Our research is primarily focused on how the brain makes decisions of preference. These decisions can range from simple binary food choice (e.g. do I want to eat an apple or an orange?) to very complex, multi-attribute choices (e.g. what apartment should I rent?). They can involve basic drives like food and shelter, or more evolved considerations like self-control and social concerns. We use every tool at our disposal to understand how people balance these different factors.

Attention and its effects on preferences

When people make decisions, they don’t look at each option once, close their eyes, and instantly pick their favorite. Instead, they look back and forth, often taking multiple seconds to make even the simplest decision. We have discovered that these shifts of attention actually have an important influence on the decision and that items that attract the eyes are more likely to be chosen. We are actively investigating the ways in which this effect can help us to understand behavioral phenomena and psychological biases.

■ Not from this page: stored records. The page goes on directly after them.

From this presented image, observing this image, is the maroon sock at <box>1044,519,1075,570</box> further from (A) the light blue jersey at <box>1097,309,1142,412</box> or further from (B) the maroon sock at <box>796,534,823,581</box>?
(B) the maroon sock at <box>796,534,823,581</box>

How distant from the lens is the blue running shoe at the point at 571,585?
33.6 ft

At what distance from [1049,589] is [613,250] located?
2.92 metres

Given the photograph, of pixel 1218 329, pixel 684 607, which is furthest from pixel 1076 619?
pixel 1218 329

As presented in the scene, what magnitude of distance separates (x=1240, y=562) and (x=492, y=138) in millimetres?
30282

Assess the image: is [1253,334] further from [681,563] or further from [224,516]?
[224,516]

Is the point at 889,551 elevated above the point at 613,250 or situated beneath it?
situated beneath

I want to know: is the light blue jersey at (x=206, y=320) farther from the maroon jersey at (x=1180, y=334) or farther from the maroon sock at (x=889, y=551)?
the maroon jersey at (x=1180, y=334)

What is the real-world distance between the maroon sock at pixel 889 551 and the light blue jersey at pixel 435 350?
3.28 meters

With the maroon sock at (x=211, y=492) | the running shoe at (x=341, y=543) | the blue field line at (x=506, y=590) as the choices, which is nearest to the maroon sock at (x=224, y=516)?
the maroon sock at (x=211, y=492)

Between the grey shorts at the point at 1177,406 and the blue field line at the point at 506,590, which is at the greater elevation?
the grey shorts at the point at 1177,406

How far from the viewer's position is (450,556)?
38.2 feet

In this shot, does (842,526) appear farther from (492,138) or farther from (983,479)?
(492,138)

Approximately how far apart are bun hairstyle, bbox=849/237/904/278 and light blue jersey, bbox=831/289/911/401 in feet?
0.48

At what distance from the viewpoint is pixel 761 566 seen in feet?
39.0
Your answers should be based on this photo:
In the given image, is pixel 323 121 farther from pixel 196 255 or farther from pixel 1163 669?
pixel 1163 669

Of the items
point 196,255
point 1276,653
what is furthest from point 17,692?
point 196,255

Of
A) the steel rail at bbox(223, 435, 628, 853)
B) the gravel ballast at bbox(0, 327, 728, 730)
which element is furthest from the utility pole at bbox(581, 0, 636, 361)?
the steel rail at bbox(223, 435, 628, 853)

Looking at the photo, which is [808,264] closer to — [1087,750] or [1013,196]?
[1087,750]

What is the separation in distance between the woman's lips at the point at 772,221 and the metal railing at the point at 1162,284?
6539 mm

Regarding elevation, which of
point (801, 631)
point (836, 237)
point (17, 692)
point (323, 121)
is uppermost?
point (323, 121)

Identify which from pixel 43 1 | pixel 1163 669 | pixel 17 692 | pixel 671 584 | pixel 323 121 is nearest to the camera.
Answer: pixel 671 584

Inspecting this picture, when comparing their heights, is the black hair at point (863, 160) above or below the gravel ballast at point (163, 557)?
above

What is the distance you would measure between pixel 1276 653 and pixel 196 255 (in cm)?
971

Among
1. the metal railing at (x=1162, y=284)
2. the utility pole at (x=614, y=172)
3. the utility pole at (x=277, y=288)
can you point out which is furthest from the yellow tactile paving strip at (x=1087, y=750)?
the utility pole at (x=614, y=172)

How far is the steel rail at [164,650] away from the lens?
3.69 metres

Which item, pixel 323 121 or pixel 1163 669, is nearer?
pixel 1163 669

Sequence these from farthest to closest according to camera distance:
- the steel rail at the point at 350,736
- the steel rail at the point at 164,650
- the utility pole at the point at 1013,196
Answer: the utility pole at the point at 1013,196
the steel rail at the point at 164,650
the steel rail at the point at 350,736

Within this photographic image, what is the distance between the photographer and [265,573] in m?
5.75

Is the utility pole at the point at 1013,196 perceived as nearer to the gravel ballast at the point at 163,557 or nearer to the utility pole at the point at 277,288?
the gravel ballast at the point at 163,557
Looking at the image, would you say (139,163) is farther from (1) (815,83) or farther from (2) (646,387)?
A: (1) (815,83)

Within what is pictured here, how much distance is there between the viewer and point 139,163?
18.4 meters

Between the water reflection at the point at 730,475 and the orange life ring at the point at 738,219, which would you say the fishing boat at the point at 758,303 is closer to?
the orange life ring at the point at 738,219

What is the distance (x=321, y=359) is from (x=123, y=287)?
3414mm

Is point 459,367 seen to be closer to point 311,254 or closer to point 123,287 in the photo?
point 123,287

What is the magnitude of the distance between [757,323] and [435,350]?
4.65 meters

We are of course also interested in what attracts attention in the first place.

Dynamic modeling of decision making

Drift-diffusion (DDM) and other related evidence-accumulation models have been used for decades to capture how people (and animals) make perceptual decisions (e.g. which of these two apples is bigger?). In our lab, we are interested in using these models to capture how people make preferential decisions. We have developed a version of the DDM, that we call the attentional DDM (aDDM) that captures the effect of attention on choices (described above) and is also able to predict behavior in different environments. For example, using the aDDM fit to food choice, we have been able to predict behavior in several social-decision experiments where subjects chose how to divide money between themselves and others. We are working to show that this model captures a universal mechanism that our brains use to make decisions. The model is also useful because it provides a way to use response times to infer the strength of peoples’ preferences. We also use the model to study how people allocate their time, specifically addressing how people spend too much time on decisions that matter the least.

Valuation and choice in the brain

From our behavioral modeling work (described above) we have a candidate model for how preferential decisions are being made, but at the neural level we still know very little about the actual mechanisms behind this valuation and choice process. In our lab, we want to better understand which brain regions are responsible for the different computations in the DDM, and how external influences such as attention, cognitive load, etc. influence those computations. This research involves using correlational techniques such as fMRI and EEG to measure brain activity, or causal techniques such as brain stimulation (e.g. TMS & tDCS) to influence brain activity. One application of this work is in using neural signals of value to solve classic incentive problems in economics. In essence, we can compare what people tell us to what their brains tell us and tax them more when the two disagree.